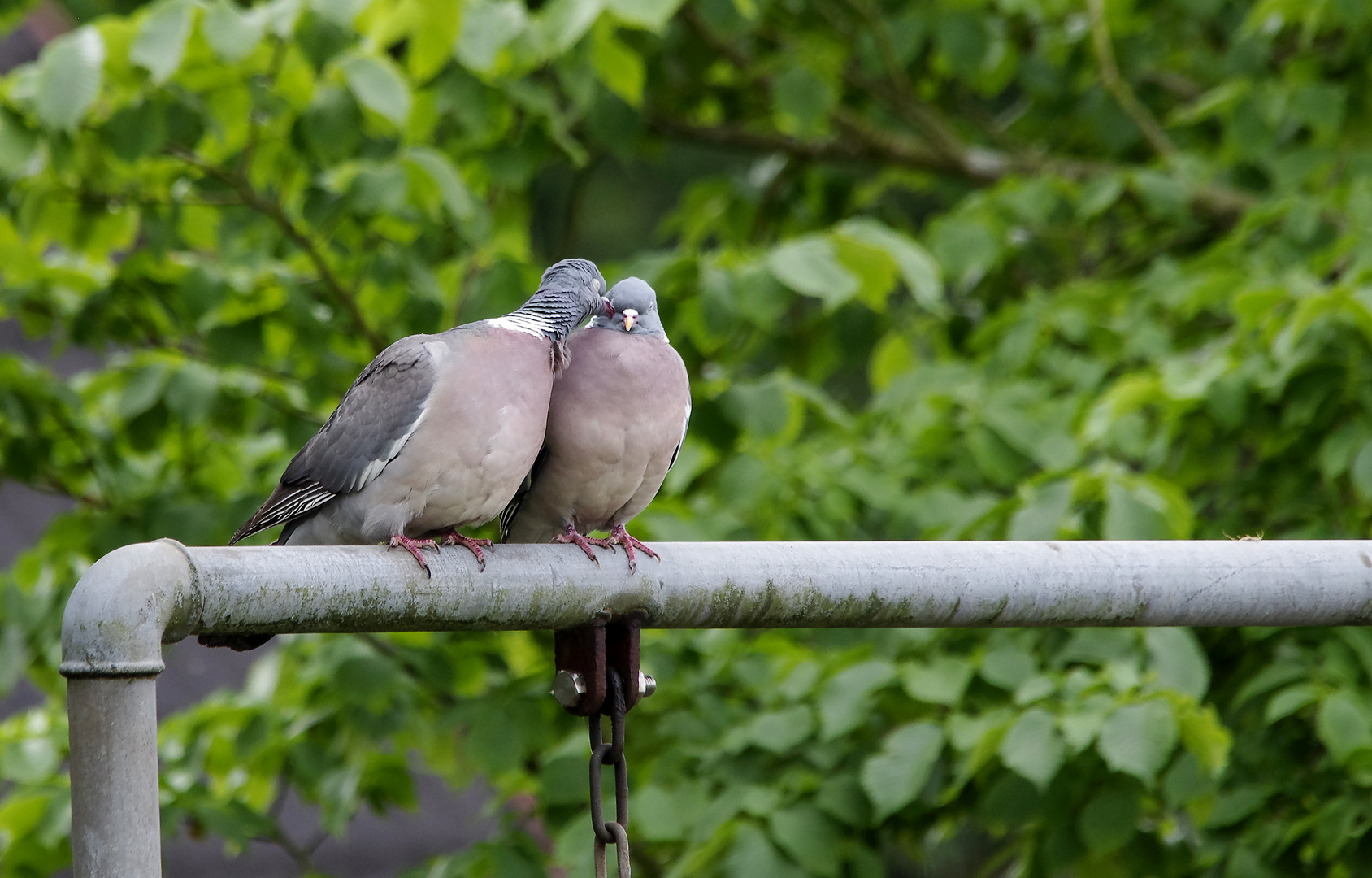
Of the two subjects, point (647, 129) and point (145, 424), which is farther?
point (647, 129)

--

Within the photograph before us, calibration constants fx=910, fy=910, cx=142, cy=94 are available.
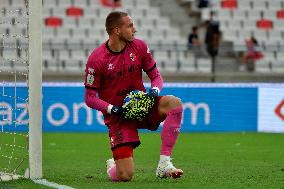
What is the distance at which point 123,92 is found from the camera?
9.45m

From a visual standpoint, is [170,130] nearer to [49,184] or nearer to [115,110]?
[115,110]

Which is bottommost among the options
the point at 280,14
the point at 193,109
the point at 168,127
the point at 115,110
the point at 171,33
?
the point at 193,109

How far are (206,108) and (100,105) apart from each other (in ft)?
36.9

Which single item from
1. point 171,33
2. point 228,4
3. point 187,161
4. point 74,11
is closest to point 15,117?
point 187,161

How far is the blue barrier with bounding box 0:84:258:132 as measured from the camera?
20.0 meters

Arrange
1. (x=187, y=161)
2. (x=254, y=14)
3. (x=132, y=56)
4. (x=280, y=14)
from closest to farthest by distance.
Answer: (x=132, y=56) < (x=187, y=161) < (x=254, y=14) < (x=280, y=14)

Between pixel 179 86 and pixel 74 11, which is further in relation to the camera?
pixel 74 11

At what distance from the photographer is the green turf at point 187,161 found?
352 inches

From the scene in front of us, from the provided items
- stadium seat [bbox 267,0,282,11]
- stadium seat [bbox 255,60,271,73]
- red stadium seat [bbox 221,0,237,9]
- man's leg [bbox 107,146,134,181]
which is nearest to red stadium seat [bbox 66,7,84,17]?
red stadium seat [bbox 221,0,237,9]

Directions for this task — Reproduce the lines of the records verbatim, starting at the line that contains "How far are" and ending at the line that contains "Answer: (x=132, y=56)", with both of those lines included.

Completed task —
How far are (206,108) and (100,105) apart from each other (in ft)?
36.9

Which single item from
1. point 171,33
2. point 228,4
3. point 187,161
4. point 74,11
is closest to point 15,117?
point 187,161

How far is the blue barrier with bounding box 0:84:258:132 as measured from the camera?
20.0 meters

Arrange
1. (x=187, y=161)
2. (x=254, y=14)
3. (x=132, y=56)
4. (x=280, y=14)
from closest to farthest by distance.
Answer: (x=132, y=56) < (x=187, y=161) < (x=254, y=14) < (x=280, y=14)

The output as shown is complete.